The initiative, which aims to deliver holistic and optimised patient information to healthcare providers at the point of care, also includes image and information sharing across networks, as well as analytics for detailed analysis of imaging data throughout the organisation, the company said.

Siemens Healthineers is presenting two additions to its AI-Rad Companion line of software assistants. AI-Rad Companion Brain MR for morphometric analysis automatically segments MR brain images, measures brain volume, and marks volume deviations in tables for diagnosis and treatment, according to the vendor.

Siemens’ AI-Rad Companion chest CT can detect and highlight lung nodules.

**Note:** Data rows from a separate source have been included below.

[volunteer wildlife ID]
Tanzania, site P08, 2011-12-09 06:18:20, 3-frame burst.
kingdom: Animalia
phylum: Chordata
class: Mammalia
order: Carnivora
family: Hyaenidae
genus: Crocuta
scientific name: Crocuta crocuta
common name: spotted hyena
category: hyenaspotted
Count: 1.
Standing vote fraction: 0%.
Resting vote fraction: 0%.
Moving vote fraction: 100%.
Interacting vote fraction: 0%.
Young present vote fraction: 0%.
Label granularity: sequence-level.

It calculates the volume, maximum 2D and 3D diameters, and tumour burden after segmentation of the lung lesions.

Meanwhile, AI-Rad Companion Prostate MR for Biopsy Support segments MR images of the prostate so radiologists can mark lesions and the organ’s outer contour for more precise procedures and enhanced patient outcome, the company said.

GE Healthcare is presenting Edison Open AI Orchestrator, an algorithm management system designed to integrate clinical applications into the radiology reading workflow. Part of the Centricity Open PACS AI package, it also includes Centricity PACS, Universal Viewer V7, and optional AI-based clinical applications from GE as well as third parties.

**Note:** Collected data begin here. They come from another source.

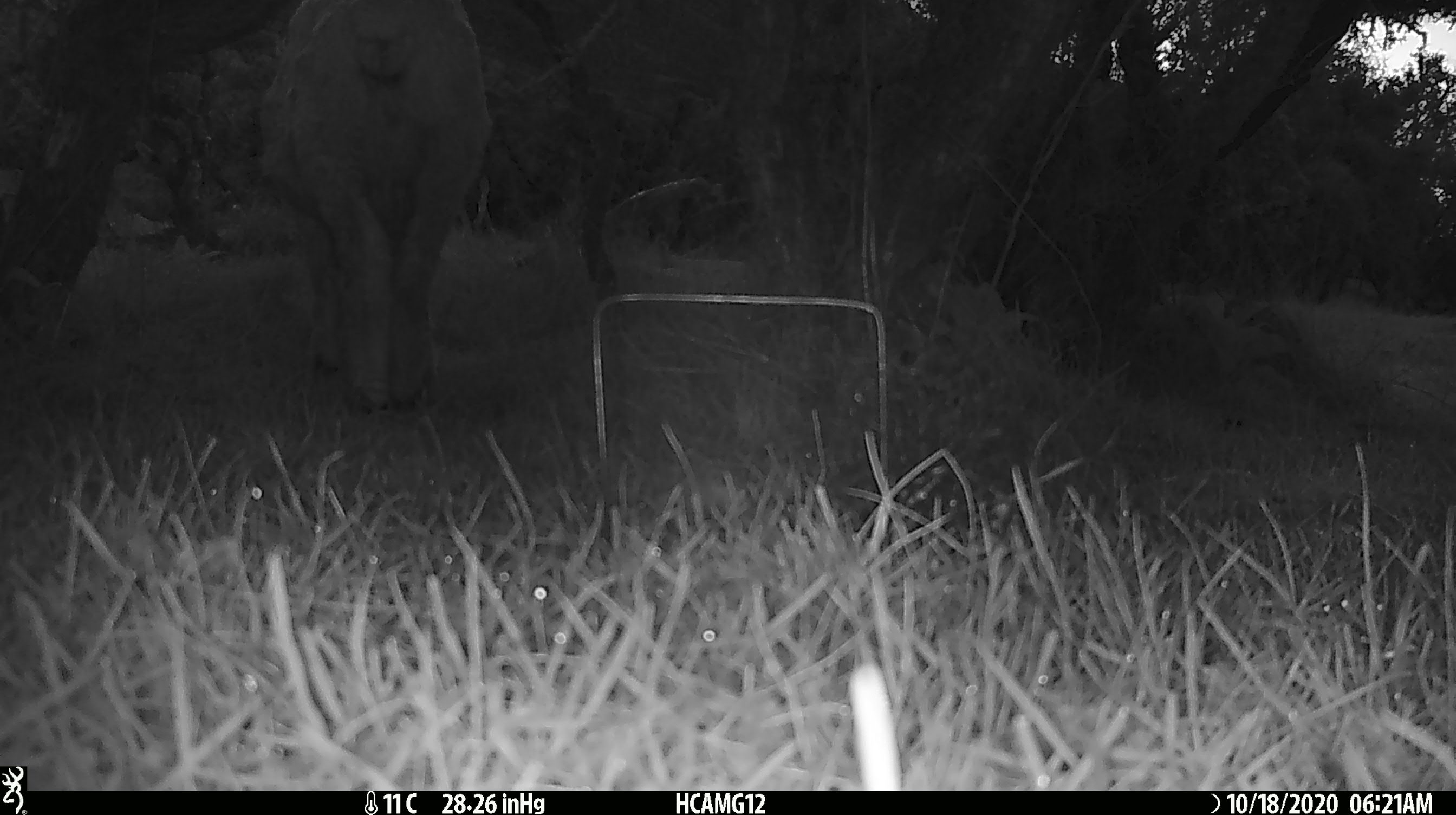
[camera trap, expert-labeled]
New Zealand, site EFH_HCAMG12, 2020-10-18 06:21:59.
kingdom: Animalia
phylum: Chordata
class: Mammalia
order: Artiodactyla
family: Bovidae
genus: Ovis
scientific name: Ovis aries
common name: domestic sheep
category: sheep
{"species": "sheep (domestic sheep) (Ovis aries)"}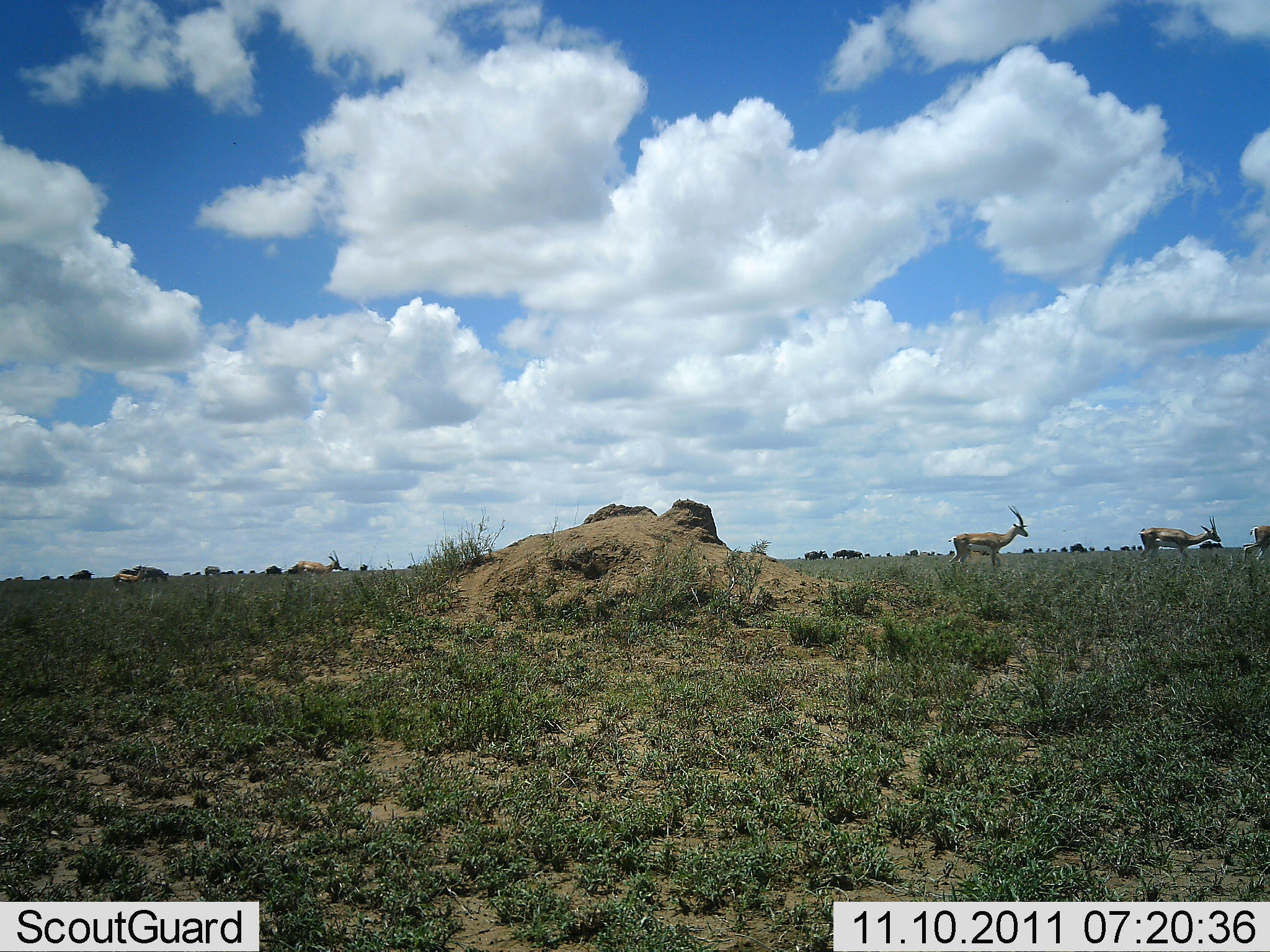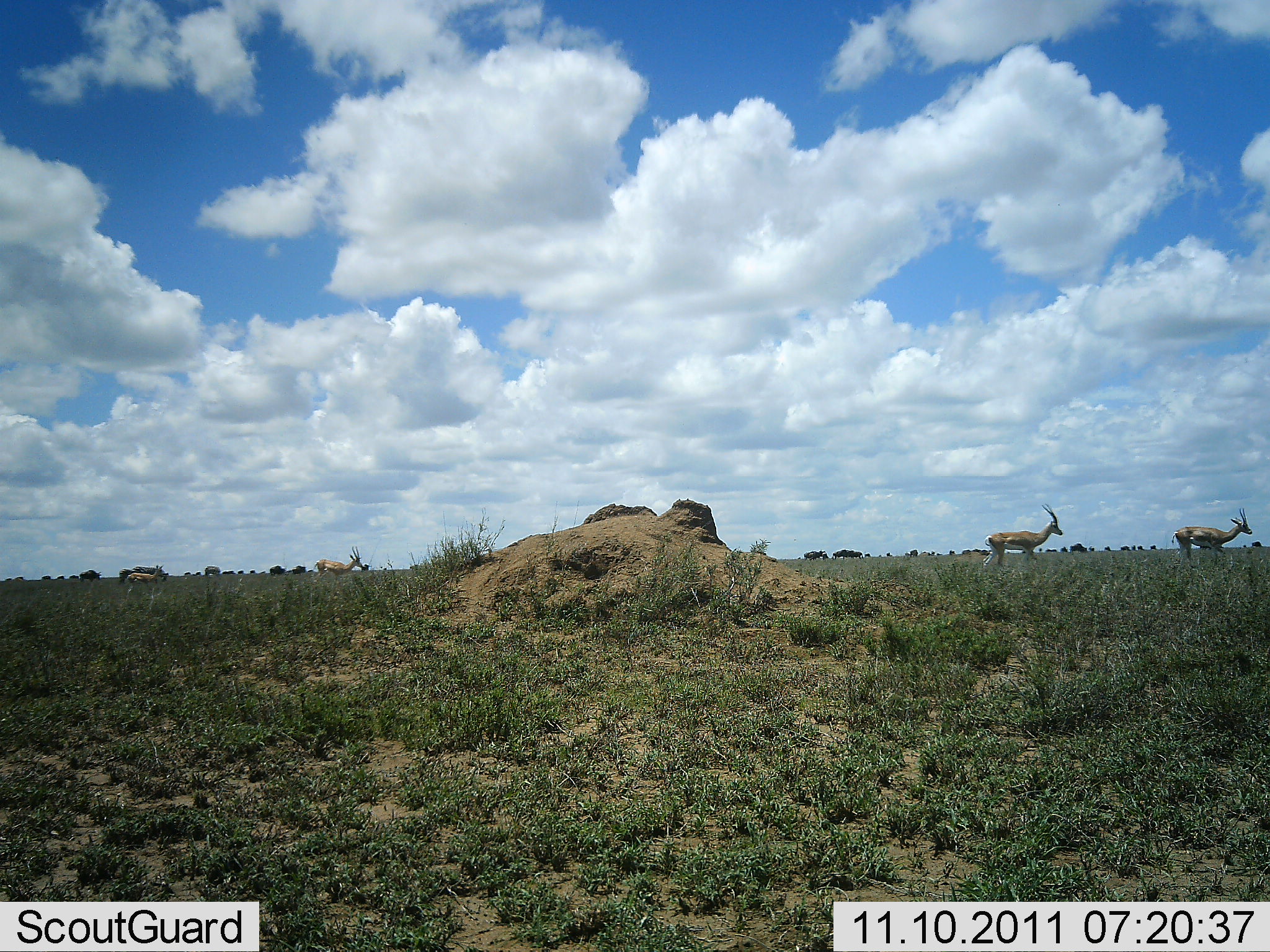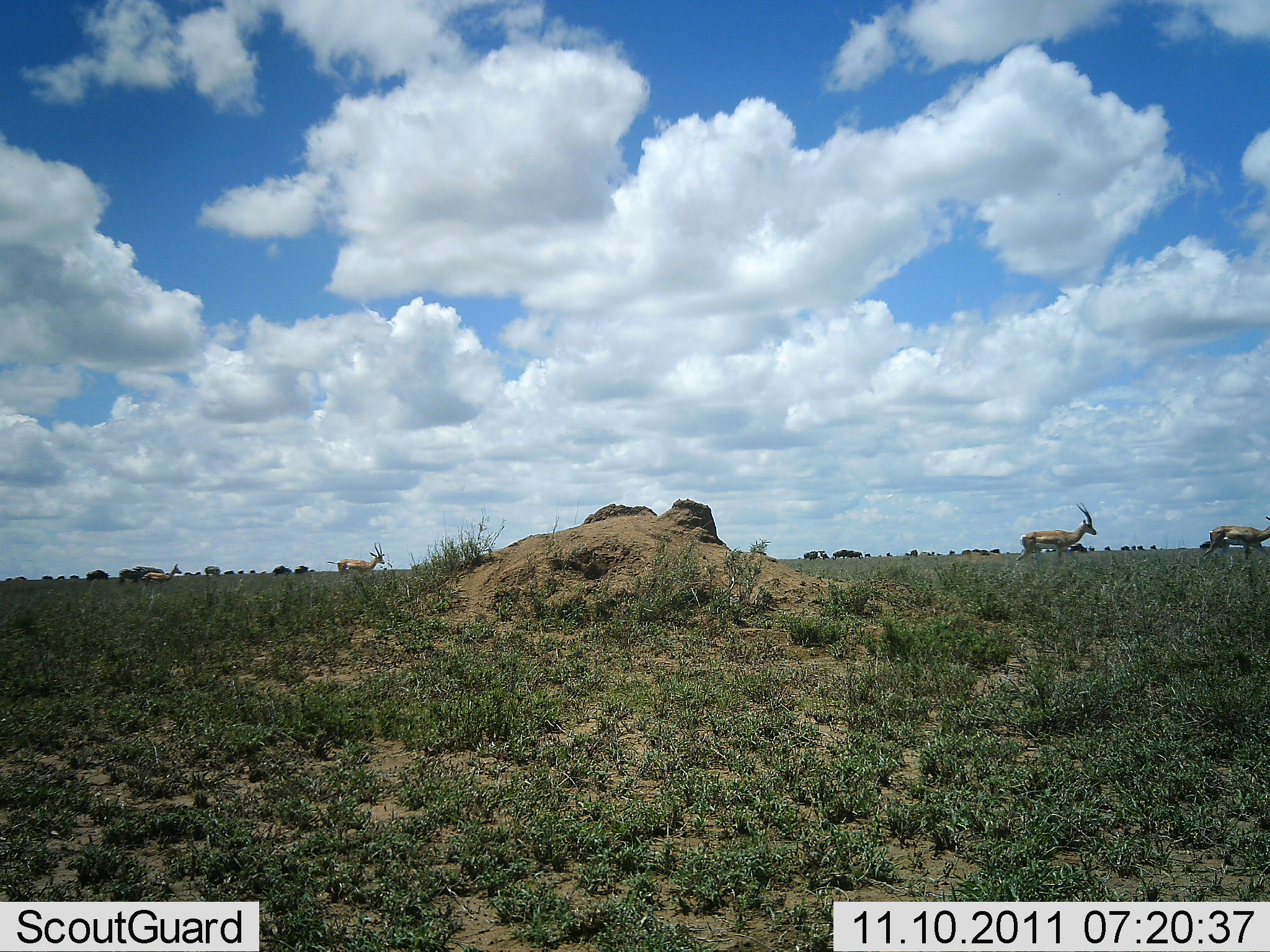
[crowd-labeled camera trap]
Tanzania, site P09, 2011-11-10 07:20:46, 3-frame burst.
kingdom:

The vendor is also spotlighting several of its applications, including its work-in-progress AIR Recon DL deep-learning technology designed to improve signal-to-noise and image sharpness in MRI while shortening scan times. In CT, it is pointing to the Auto Positioning technology, which employs a deep-learning algorithm to better position patients. The deep-learning image reconstruction engine – available on the Revolution Evo Gen 3 CT scanner – employs a deep neural network to generate what the company calls TrueFidelity CT images.

The work-in-progress Critical Care Suite is a collection of triage algorithms embedded on the Optima XR240amx mobile x-ray device. One algorithm flags cases with suspected pneumothorax for radiologists to triage, while others – such as Intelligent Auto Rotate AI, Intelligent Field of View, and Intelligent Protocol Check – provide automated quality checks and workflow improvement features for technologists.

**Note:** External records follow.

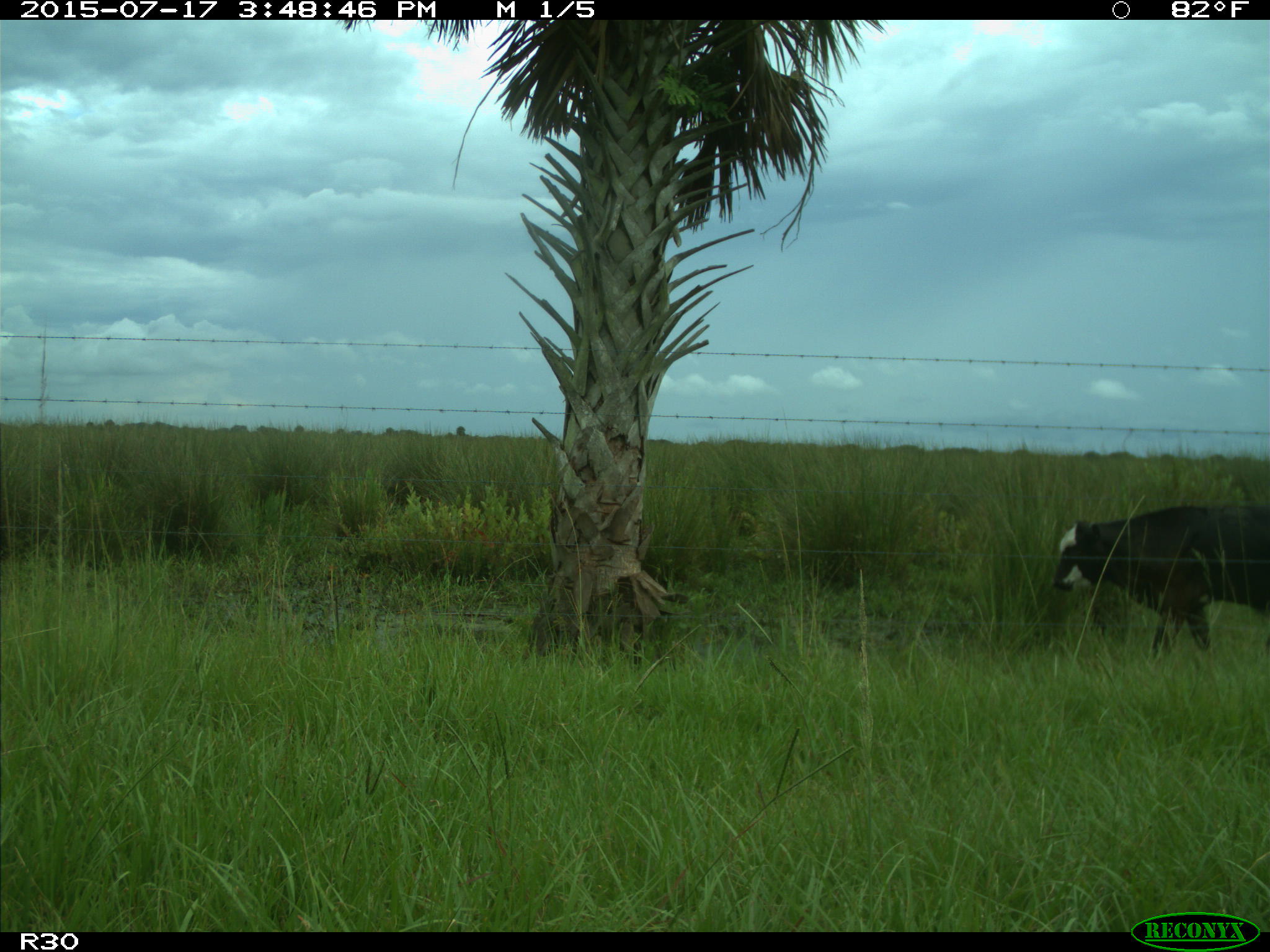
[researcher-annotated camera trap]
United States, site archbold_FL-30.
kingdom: Animalia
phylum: Chordata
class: Mammalia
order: Artiodactyla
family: Bovidae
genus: Bos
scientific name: Bos taurus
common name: domestic cow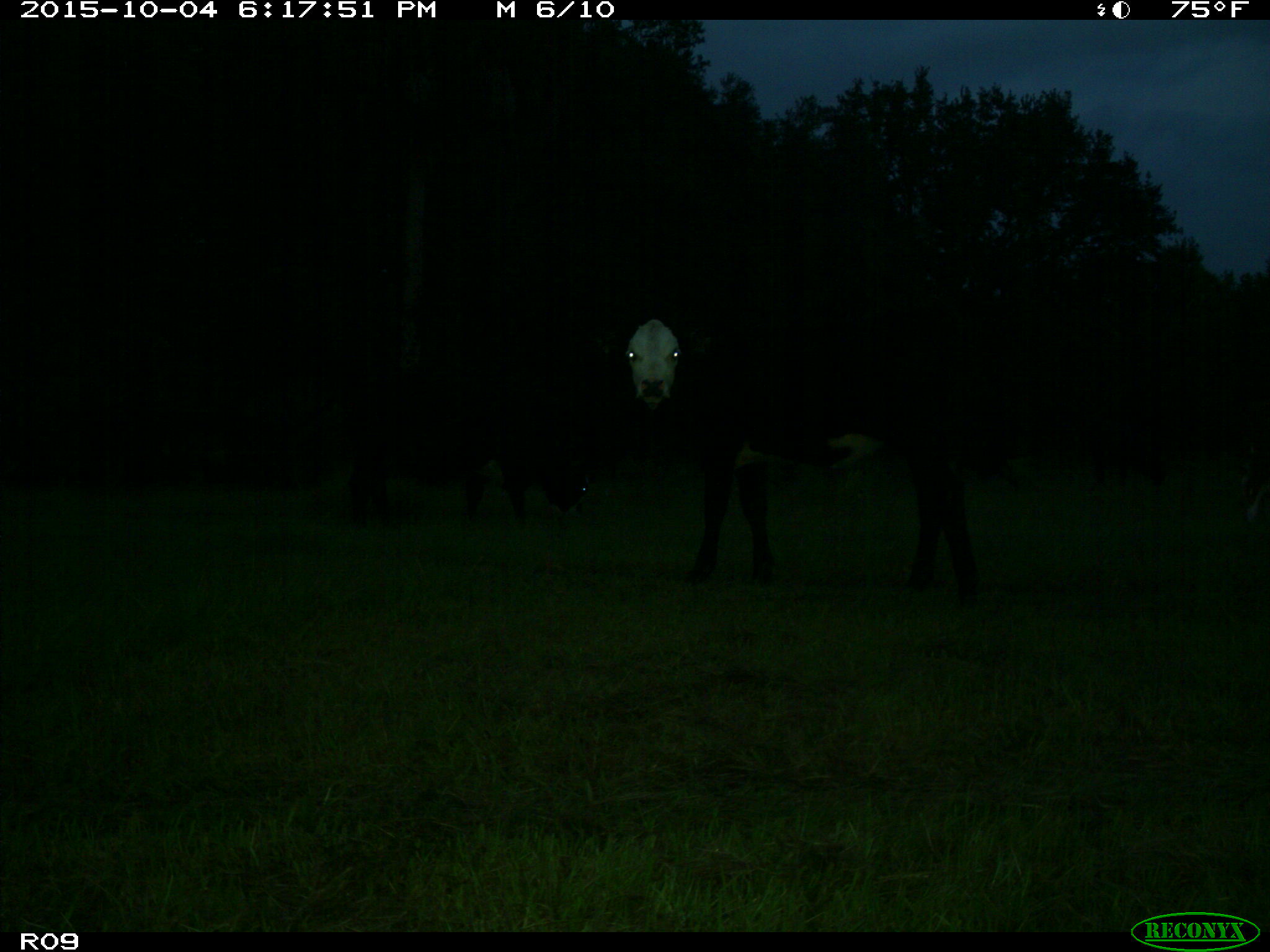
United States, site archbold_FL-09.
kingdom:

Ziosoft is showcasing a multimodality suite of advanced visualisation and postprocessing applications on a vendor-neutral AI platform that includes PhyZiodynamics in Vivo, a 4D processing system that enables the automated registration of DICOM-based images into true fidelity 3D and 4D organ datasets. These datasets can then be interactively interrogated throughout the entire structure while still or in motion, according to the vendor.

Sectra is displaying several offerings, including integrated tools in its unified diagnostic workspace and the latest developments in its marketplace for AI applications. Other featured technology includes new lesion detection and quantification capabilities, as well as work-in-progress AI-powered display protocols.

Sectra’s unified diagnostic workplace includes integrated and native AI tools.

At the Fujifilm booth, the focus is on the REiLI medical imaging and informatics AI initiative, which it introduced at last year’s congress. The company is showing a range of applications, including Region Recognition for recognising and extracting organ regions, computer-aided detection for lowering image interpretation time and supporting clinical decision-making, and Workflow Support for optimal study prioritisation, alerts for AI findings, and automated report population.

Meanwhile, a key theme for Kheiron Medical Technologies at ECR 2020 is: ‘What is generalisability and why is it essential for Breast AI: Learnings from a multi-centre, multi-vendor U.K. trial’. The firm is organising a workshop and presentations to investigate this topic.

This is just a small sample of the AI technology being displayed this week. A slew of dedicated AI firms are also on hand to share the latest advances in algorithms for a wide range of clinical applications.